Today's Field Note is from Jessi Wilcox, one of our amazing, incredibly hardworking summer interns, a dedicated volunteer, and a recent college graduate from the University of New Hampshire. Jessi has spent a significant part of her summer with us on the Reservation. Her insights reflect her commitment to the children of La Plant and her thoughtful outlook on how she plans to bring her experience home.
People say it’s the little things in life that count, which can sound a little cliche, but the more life experience I gain, the more I realize how much truth this statement holds. I am overwhelmed with how to put into words what this summer has taught me, and how much my time as an intern on the Reservation has meant. I am flooded by memories of “little” moments that have each played a role in making this summer so meaningful. There are so many stories and emotions I could share, yet I still find myself trying to find a way to connect these moments to a broader audience. How can I make each of these little things that mean so much to me, mean something to my friends and family when I get home? How can I relay my experiences so that it will reach them, or inspire them to get involved?
As a recent college graduate, most of my conversations with people have revolved around some sort of question about my next steps in life. Leading up to graduation, my friends were applying for jobs to start in the summer and getting themselves ready for their next step into a career. I knew my next step had to be getting more involved with Simply Smiles. I was excited to finally have a summer where I could be on the Reservation for an extended period of time and truly immerse myself in the culture, community, and absorb the experience.
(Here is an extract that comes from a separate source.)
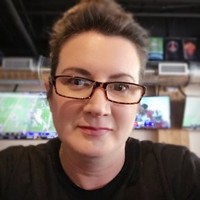 Dawn Drabik
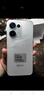 OPPO Reno13 12GB+256GB 蝶蝶紫 超美小直屏 AI实况 IP69满级防水 学生游戏 5G智能拍照手机 国家补贴 实拍图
This excitement stemmed from previous years of being a volunteer with Simply Smiles. I first came out to La Plant for a week during the summer of 2013 with a group from home. After such an amazing time, I knew I had to come back, so the following summer, I did! This time, I participated in the Simply Smiles Win A Trip contest. I worked hard to fundraise so that I could not only contribute to the organization that I felt so strongly connected to but also so I could revisit with old friends and lend a helping hand once more. I was fortunate enough to be one of the winners of the contest and had the opportunity to join the Fairfield University volunteer group for a week in August 2014. Returning to the Rez with a large group of strangers was an awesome experience. It was exciting to see the enthusiasm brought by a big group of college students; there were new ideas and lots of energy to carry us through the week.
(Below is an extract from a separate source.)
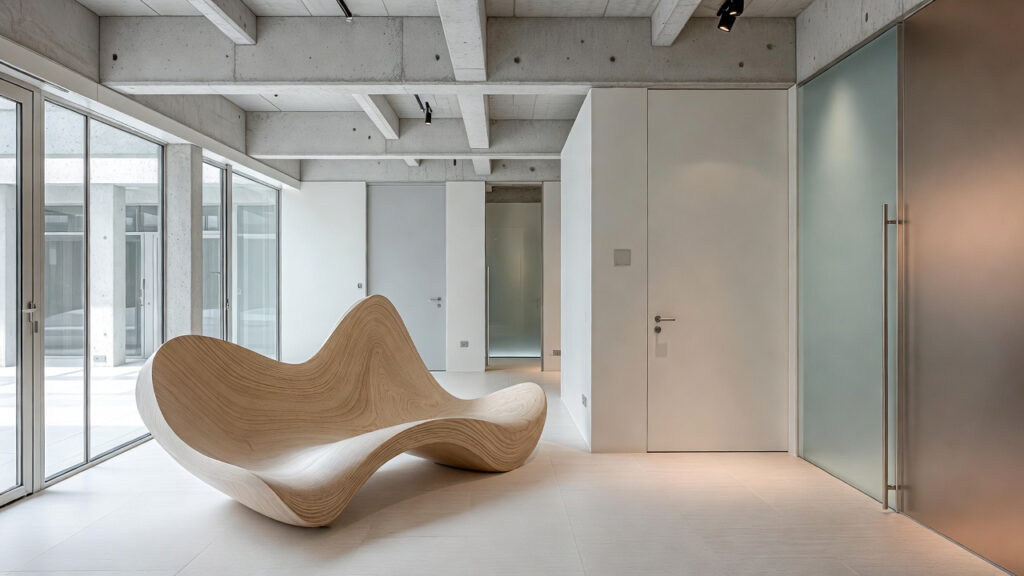 192ccfc6 db44 43dc a95e d7b8c0d02302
My involvement this summer as an intern has taught me a great deal. It can sometimes feel overwhelming getting new volunteers every week, but what I have taken from this is to appreciate the new perspectives that they bring, as well as the new energy and interest they possess. It has been amazing to watch the dynamic and relationships built among volunteer groups, staff, interns, community members, and kids. The conversations at town-wide meals, the games and tickles at camp, and the teamwork that goes on at the work sites proves to be a learning experience for everyone involved.
I have also learned a lot about myself and reflected about who I want to be, and where I want to go from here. Something that got me thinking about this was a brief and silly moment with a 4-year-old boy at camp. When he turned to me with a mouthful of spaghetti and a giant grin, blurting out, “Hey! What’s the big idea?!” I couldn't help but smirk at what had just come out of his mouth. Of course, I replied with, “To tickle you!” which was followed with laughter and big smiles.
But, when you actually do think about it, what is the big idea?
This so called “big idea” revolves around kindness, genuine interactions, real, honest conversations, open-mindedness to new perspectives, and sharing stories and moments with all kinds of people. These are the things that make a difference, no matter where we go in life. It is in these moments that I've formed new friendships and shared memorable experiences. Each town-wide meal, day at camp, trip to the Missouri River, mornings at the worksites, the powwow, and wopila have given me new stories to tell when I return home.
Through these stories, I hope to teach others about Lakota culture and to get involved. These stories have the ability to give a voice to the people of La Plant and strike an emotional chord and, hopefully, action in the lives of family and friends back home.
As a return to the East Coast, I am reminded that it is the little things that will have a big impact. I have learned that getting a smile out of a child, or a hug out of an elder may not seem like a big deal, but it is these things that move us forward down a positive path.
Thank you, Simply Smiles, for capturing the essence of this and continuing to impress me with your love and sincerity.